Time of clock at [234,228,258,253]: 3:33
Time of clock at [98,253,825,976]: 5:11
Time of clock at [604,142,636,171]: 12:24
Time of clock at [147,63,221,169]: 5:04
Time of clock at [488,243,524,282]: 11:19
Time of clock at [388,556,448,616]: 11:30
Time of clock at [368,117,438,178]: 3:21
◇ ◇ ◇ ◇ ◇ ◇ ◇
▶ [STATED GOAL]: Reproduce every line of the data above verbatim, keeping the original order and formatting.

▶ [COMPLETED TASK]:
Time of clock at [234,228,258,253]: 3:33
Time of clock at [98,253,825,976]: 5:11
Time of clock at [604,142,636,171]: 12:24
Time of clock at [147,63,221,169]: 5:04
Time of clock at [488,243,524,282]: 11:19
Time of clock at [388,556,448,616]: 11:30
Time of clock at [368,117,438,178]: 3:21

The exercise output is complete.